There have been reports of increased risk of bone fracture associated with exogenous melatonin ^[11][45]. A study of adults in the United Kingdom by Frisher et al. ^[15][48] found that adults (average age 65) who received 3 or more melatonin prescriptions (2 mg, extended release) were 44% more likely to suffer a fracture than the control group. Until the association between melatonin and fractures has been clarified, the possibility of increased fracture risk is a reason to use melatonin with caution in older adults and those with previous low-impact fractures.

There have been concerns that exogenous melatonin could impair balance or cognition. Immediate-release melatonin is cleared quickly from the system. Oral, immediate-release melatonin has a half-life of approximately 45 min and time to peak blood concentration of approximately 30 min. A single oral dose of melatonin will increase blood concentrations for approximately 5 h. A study of men and women aged 60–71 in China found that, compared to placebo, a single 3 mg dose of melatonin significantly impaired balance 1 h after ingestion; however, it did not significantly affect cognitive function ^[16][49]. A long-term, placebo-controlled study in postmenopausal women found no increase in adverse events, daytime drowsiness, muscle weakness, or impaired balance the day after taking 1–3 mg of immediate-release melatonin; however, higher doses (over 3 mg) of controlled-release melatonin products can potentially cause next-day drowsiness. A study by Gooneratne et al. demonstrated high blood levels of melatonin for an average of 10 h following ingestion of a 4 mg product (3 mg controlled-release + 1 mg immediate-release) compared to 6.4 h following a 0.4 mg product (0.3 mg controlled-release + 0.1 mg immediate-release) ^[17][50]. For these reasons, caution has been advised when driving or operating heavy machinery within 6 h after taking melatonin, especially after taking controlled-release products.

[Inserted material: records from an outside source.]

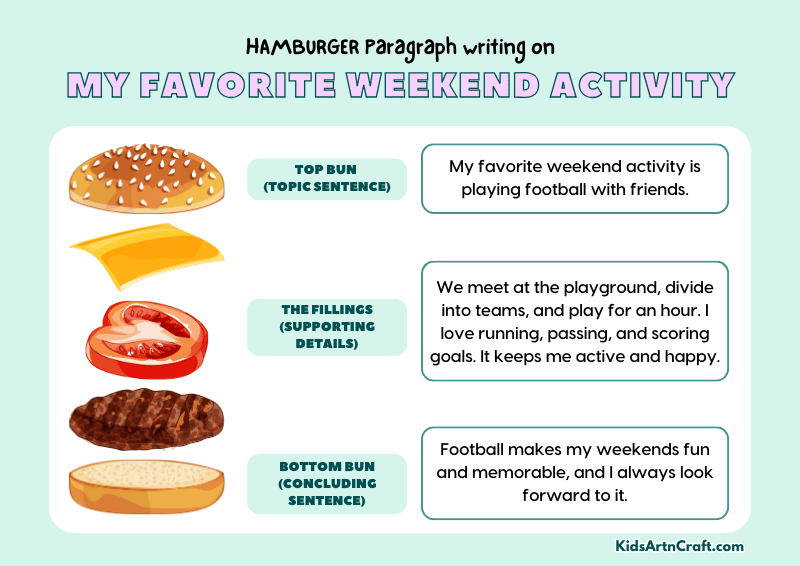 HAMBURGER Paragraph writing on

MY FAVORITE WEEKEND ACTIVITY

TOP BUN (TOPIC SENTENCE)

My favorite weekend activity is playing football with friends.

THE FILLINGS (SUPPORTING DETAILS)

We meet at the playground, divide into teams, and play for an hour. I love running, passing, and scoring goals. It keeps me active and happy.

BOTTOM BUN (CONCLUDING SENTENCE)

Football makes my weekends fun and memorable, and I always look forward to it.

KidsArtnCraft.com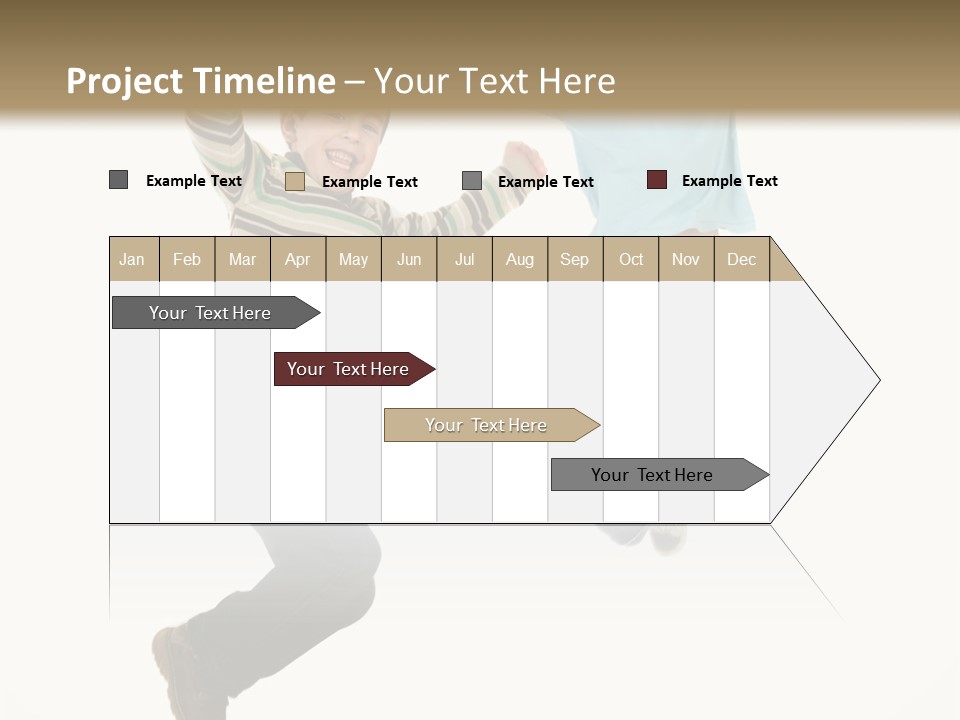 Project Timeline – Your Text Here

Example Text Example Text Example Text Example Text

| Jan | Feb | Mar | Apr | May | Jun | Jul | Aug | Sep | Oct | Nov | Dec |
|---|---|---|---|---|---|---|---|---|---|---|---|

Your Text Here

Your Text Here

Your Text Here

Your Text Here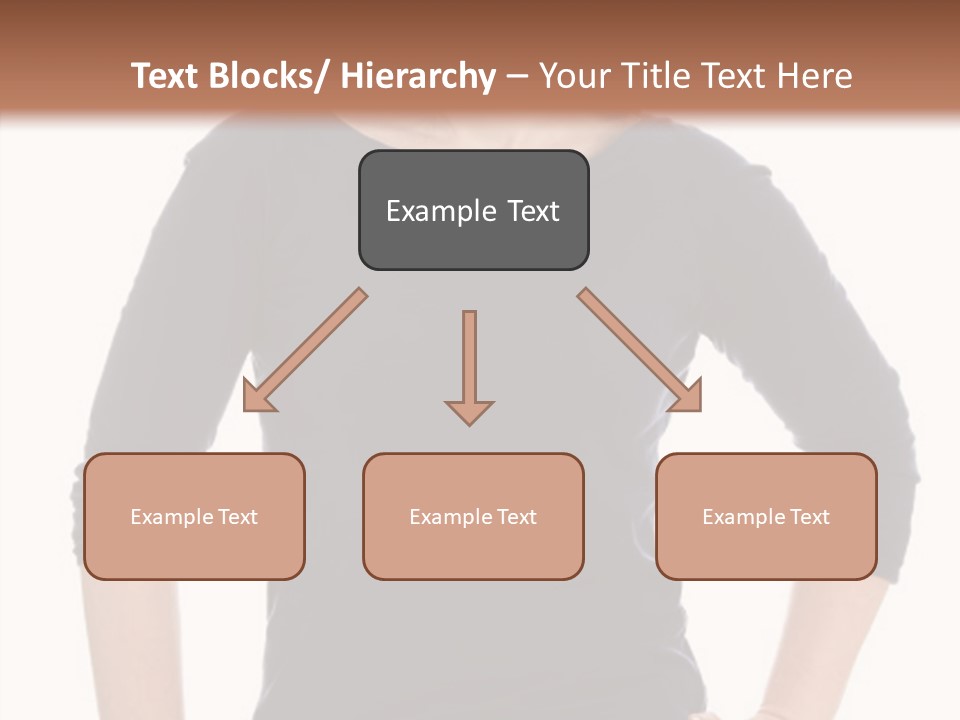 Text Blocks/ Hierarchy – Your Title Text Here

Example Text

Example Text

Example Text

Example Text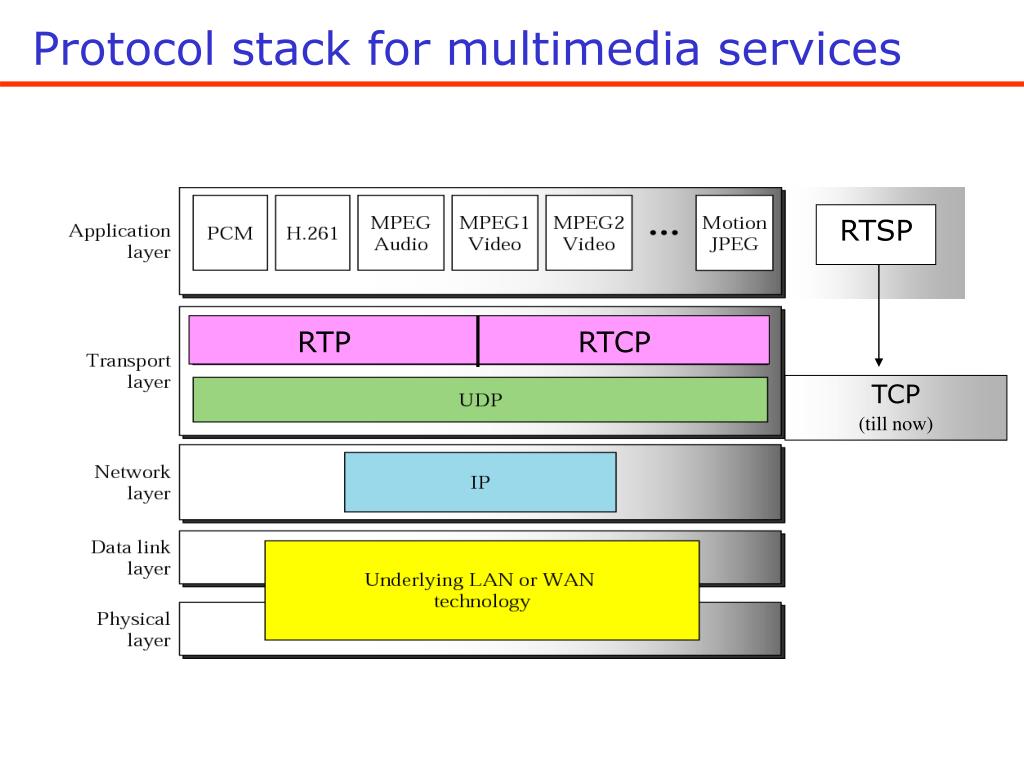 Protocol stack for multimedia services

Application layer

PCM

H.261

MPEG Audio

MPEG1 Video

MPEG2 Video

...

Motion JPEG

RTSP

Transport layer

RTP

RTCP

UDP

TCP
(till now)

Network layer

IP

Data link layer

Underlying LAN or WAN technology

Physical layer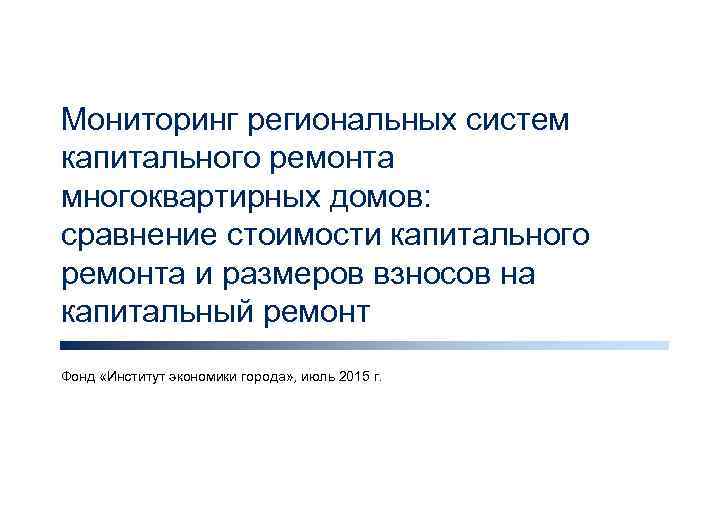 Мониторинг региональных систем капитального ремонта многоквартирных домов:
сравнение стоимости капитального ремонта и размеров взносов на капитальный ремонт

Фонд «Институт экономики города», июль 2015 г.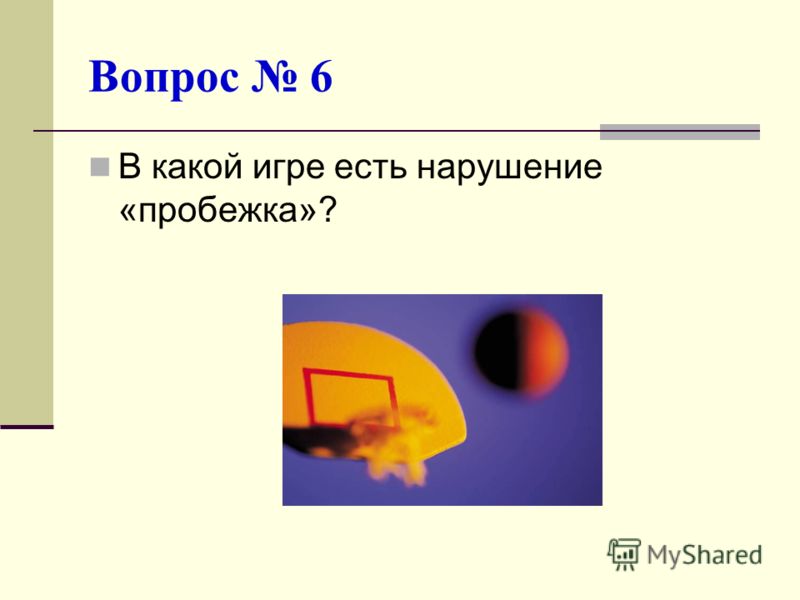 Вопрос № 6

В какой игре есть нарушение «пробежка»?

MyShared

Taking melatonin may increase leg movements in restless leg syndrome (RLS). A small study of 8 subjects with severe RLS found significantly more leg movement when measured 1 h and 4.5 h after taking 3 mg of melatonin in the evening compared to no melatonin. However, the patients in the study did not report any increase in leg discomfort ^[18][51]. In contrast, preliminary evidence shows that melatonin may decrease periodic leg movement disorder symptoms involving involuntary leg movements while sleeping ^[19][52].

There has been concern that exogenous melatonin might worsen asthma. However, a small study among people with stable, mild, to moderate asthma found that taking 3 mg of melatonin at night for 1 month did not significantly affect lung function compared to placebo ^[20][53].

Extremely high doses of melatonin (250 to 1200 mg daily) have been reported to worsen depression and bipolar disorder ^[21][54]. However, a study among people with depression using melatonin 0.5 to 6 mg daily for up to 3.5 years did not report a worsening of depression ^[22][55].